Data entries
_ _ _ _

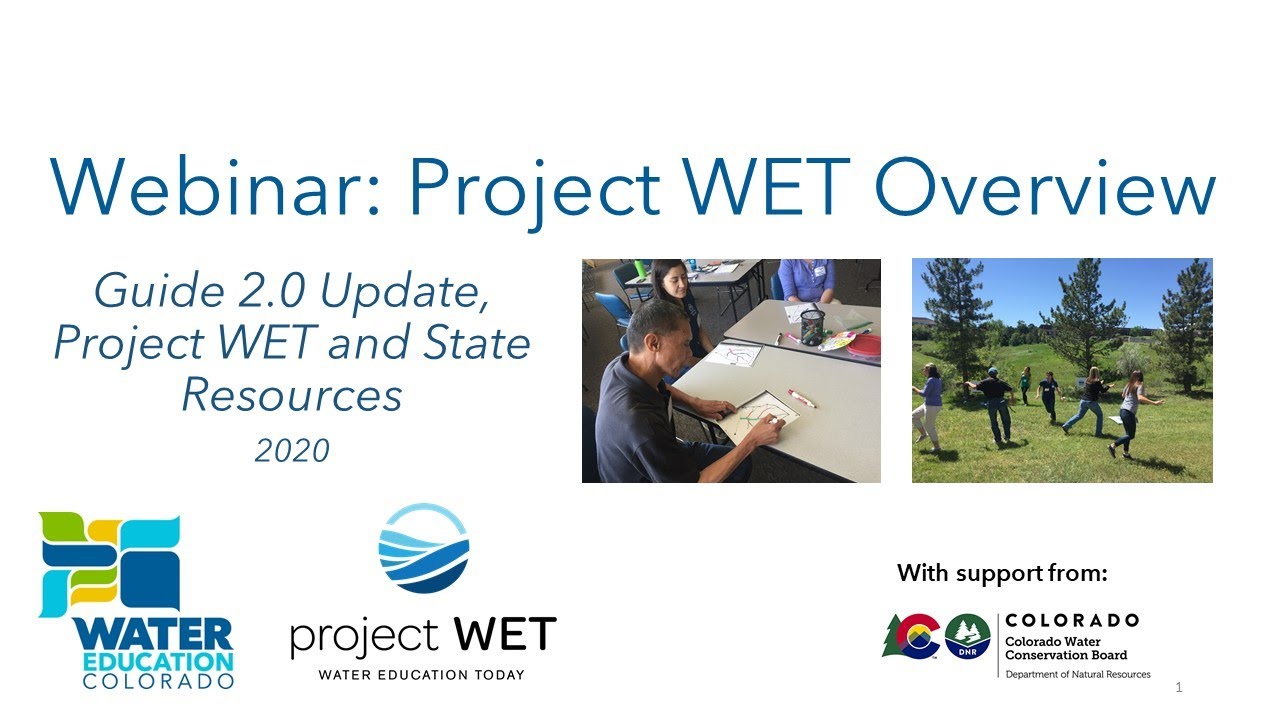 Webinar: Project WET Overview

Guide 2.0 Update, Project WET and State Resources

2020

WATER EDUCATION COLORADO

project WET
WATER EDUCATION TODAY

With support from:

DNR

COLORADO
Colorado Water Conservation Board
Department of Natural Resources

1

_ _ _ _

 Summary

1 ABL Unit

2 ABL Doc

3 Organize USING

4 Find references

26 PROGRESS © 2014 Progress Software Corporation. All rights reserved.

_ _ _ _

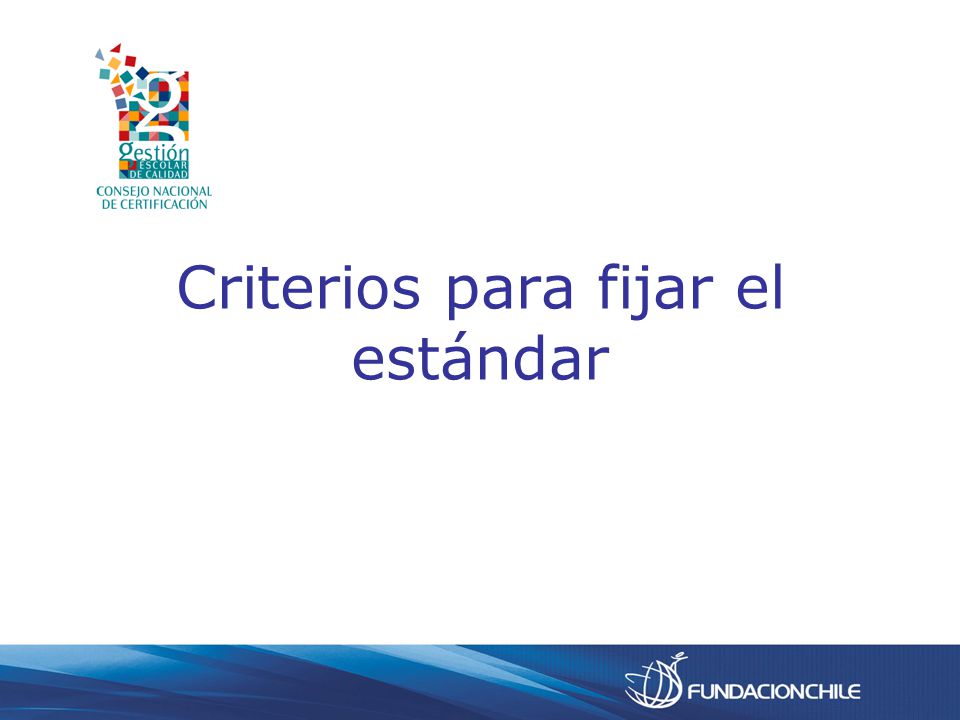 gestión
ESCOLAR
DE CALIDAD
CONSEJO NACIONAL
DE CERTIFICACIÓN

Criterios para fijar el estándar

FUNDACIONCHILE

_ _ _ _

Each line of the data that has the string "Resources" counts once; give the total and nothing else.

2